Bikepacking the Ardèche Cévennes Divide on a gravel bike

Bike Touring Collection by Sian Mcloughlin



39:04 h

236 mi

20,875 ft

The Ardèche Cévennes Divide provides a mix of wide gravel trails along logging tracks, fun shaded forested paths and a handful of smooth tarmac sweeping descents which you wouldn't want to miss.

It begins with a long, gentle riverside ascent along a disused railway, the 'Dolce Via' onto the high plateau of the Monts D'Ardèche National Park with its volcanoes of Mont Mezenc and Jerbier. The Divide then follows this high ridge line dividing the waters of the Atlantic and Mediterranean before descending to the steep narrow gorge in the Cévennes at Pied de Borne, which lies at the confluence of the Altier, Borne and Chassezac rivers. This long switchback gravel descent hugs the mountainside and is a real highlight of the trip.

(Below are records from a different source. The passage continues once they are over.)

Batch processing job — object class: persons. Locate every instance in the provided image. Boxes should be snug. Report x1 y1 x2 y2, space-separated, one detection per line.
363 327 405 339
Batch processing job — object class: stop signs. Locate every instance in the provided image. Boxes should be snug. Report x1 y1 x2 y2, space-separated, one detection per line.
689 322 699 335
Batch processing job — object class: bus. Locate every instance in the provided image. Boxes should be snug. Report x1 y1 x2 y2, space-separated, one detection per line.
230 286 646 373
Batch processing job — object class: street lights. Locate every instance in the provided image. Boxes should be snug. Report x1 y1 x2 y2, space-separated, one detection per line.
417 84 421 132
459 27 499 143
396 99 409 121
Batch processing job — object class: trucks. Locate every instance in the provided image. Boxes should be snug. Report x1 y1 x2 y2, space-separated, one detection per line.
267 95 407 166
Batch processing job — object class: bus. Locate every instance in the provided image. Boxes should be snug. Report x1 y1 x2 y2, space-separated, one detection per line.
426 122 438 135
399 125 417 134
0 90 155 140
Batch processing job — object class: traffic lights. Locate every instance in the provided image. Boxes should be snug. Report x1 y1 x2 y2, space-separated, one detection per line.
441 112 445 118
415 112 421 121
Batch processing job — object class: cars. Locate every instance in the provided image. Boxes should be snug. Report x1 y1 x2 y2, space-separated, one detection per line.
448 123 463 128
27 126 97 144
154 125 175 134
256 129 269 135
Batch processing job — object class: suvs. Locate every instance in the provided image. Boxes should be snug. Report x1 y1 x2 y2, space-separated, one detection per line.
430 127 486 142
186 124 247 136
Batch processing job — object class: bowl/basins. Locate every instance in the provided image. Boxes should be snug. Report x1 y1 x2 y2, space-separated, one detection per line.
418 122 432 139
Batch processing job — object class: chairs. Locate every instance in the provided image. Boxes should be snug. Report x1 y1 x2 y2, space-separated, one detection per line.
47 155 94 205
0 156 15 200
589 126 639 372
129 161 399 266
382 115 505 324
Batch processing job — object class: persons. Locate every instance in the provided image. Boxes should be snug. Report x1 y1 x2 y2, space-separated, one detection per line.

After regaining altitude through the pine forest below Pic Cassini (source of the River Tarn), the trail opens out onto a spectacular gravel road to the Col de Finniel. You then descend into the wild landscape of the granite-strewn Lozère region with its pretty stone walls and houses, along gentle gravel trails to meet the Tarn river at the popular Pont du Tarn.

The route then follows well-used logging tracks to the high point of Pic de la Tourette at 914 metres, where it leaves the Cévennes National Park. This peak borders the Lozère and Gard regions and offers amazing views of the surrounding regions. From here you ride through the lesser known Luech Valley dropping down onto the plains of Alès via some fun, forested trails.

The landscape and surfaces changes constantly and we were amazed at what can be squeezed into 380 kilometres. Its about 70% off road, 30% on road and 90-100% gravel bike rideable depending on your gearing, tyres, lungs and load. We used 40mm knobbly tyres, and a 1:1 gear ratio was manageable.

The route uses a mix of fire and forestry gravel roads, old delivery and farm access tracks and quiet back roads. The surfaces of the off-road sections vary from super smooth dream gravel to bike skills testing steep, rocky and at times loose. These hike-a-bike sections are short and totally worth it for the onwards journey. The road sections are fun and fast with very little traffic and awesome views. Each day you will find along the way tiny hamlets, a few villages and incredibly friendly people.

Water was mostly plentifully available apart from stage five on Mont Lozère, so be prepared. For food there was somewhere each day but not always much, so you need to be tactical on timings and resupply points, bearing in mind rural French opening hours of shops being closed between 12 noon and 4pm.

We decided to do a mix of wild camping and campsites but there were options to use gites on the first three days, and days four to six were more remote with less options for gites and a shower.

All in all it's a beautiful journey and a perfect gravel bike adventure. Neither of us had bikepacked off road before, but felt perfectly comfortable on all the trails.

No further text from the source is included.